20 avril > Biographie France > Fabrice Gaignault

"James Taylor s’est levé, m’a salué longuement et […] a ajouté : "J’ai la soixantaine bien entamée et c’est un miracle que je sois vivant." La porte s’est refermée sur sa grande silhouette habillée de bleu de chauffe. Le feu et la pluie, avait-il chanté il y a longtemps. Fire and rain. La pluie de mon enfance et le feu de mes rêves, peut-être aussi."

L’enfance, les rêves tapissent de leurs motifs l’œuvre de Fabrice Gaignault qui s’affirme de livre en livre (après Egéries sixties, Fayard, 2006, ou Aspen terminus, Grasset, 2010) comme l’un de nos plus précieux "regretteurs d’hier". Ainsi, lorsque le journaliste français rencontre James Taylor, c’est pour évoquer le tournage de Macadam à deux voies de Monte Hellman et ses compagnons d’alors, Laurie Bird, Warren Oates ou l’un des Beach Boys, Dennis Wilson, tous tombés au champ d’honneur du rêve (ou du cauchemar) hippie. La conversation s’orientera vite vers un de ces voyageurs du passé, gueule d’ange ou de diable, guitariste particulièrement doué et assassin précoce, Robert dit "Bobby" Beausoleil. Issu d’une famille modeste, Beausoleil est dès l’adolescence en rupture de ban avec elle et réfugié dans la Californie du "Flower power". Sa belle gueule lui autorise un avenir d’acteur, il préfère la musique et les mauvaises fréquentations, au premier rang desquelles le cinéaste underground Kenneth Anger ou, pire, l’autoproclamé antéchrist Charles Manson.
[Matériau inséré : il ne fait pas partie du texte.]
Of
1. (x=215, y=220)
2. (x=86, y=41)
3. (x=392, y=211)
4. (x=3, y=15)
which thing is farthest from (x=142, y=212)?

C’est le 27 juillet 1969, quelques jours avant le massacre par la bande de Manson de Sharon Tate et de ses infortunés compagnons, que Bobby assassine, pour une sombre affaire de dope, un professeur de musique dealer à ses heures perdues. Vite attrapé, il écopera de la peine de mort transmuée en peine de prison à perpétuité. Peine qu’il purge toujours, tout en composant quelques morceaux magnifiques et recevant quelques visites, dont celle de Truman Capote, qui ne pouvait rater ça.

Pour ce curieusement édénique Bobby Beausoleil et autres anges cruels, parmi lesquels brille le souvenir des trop tôt foudroyés Gram Parsons ou Gene Clark, Fabrice Gaignault a mis ses pas dans ceux de l’assassin. Cette promenade biographique, très réussie, est étrangement empathique. L’histoire de Beausoleil y est traversée par les interrogations et finalement les secrets du biographe, cet enfant de Guéthary, qui croyait que la Côte basque le rapprocherait de la Californie. O. M.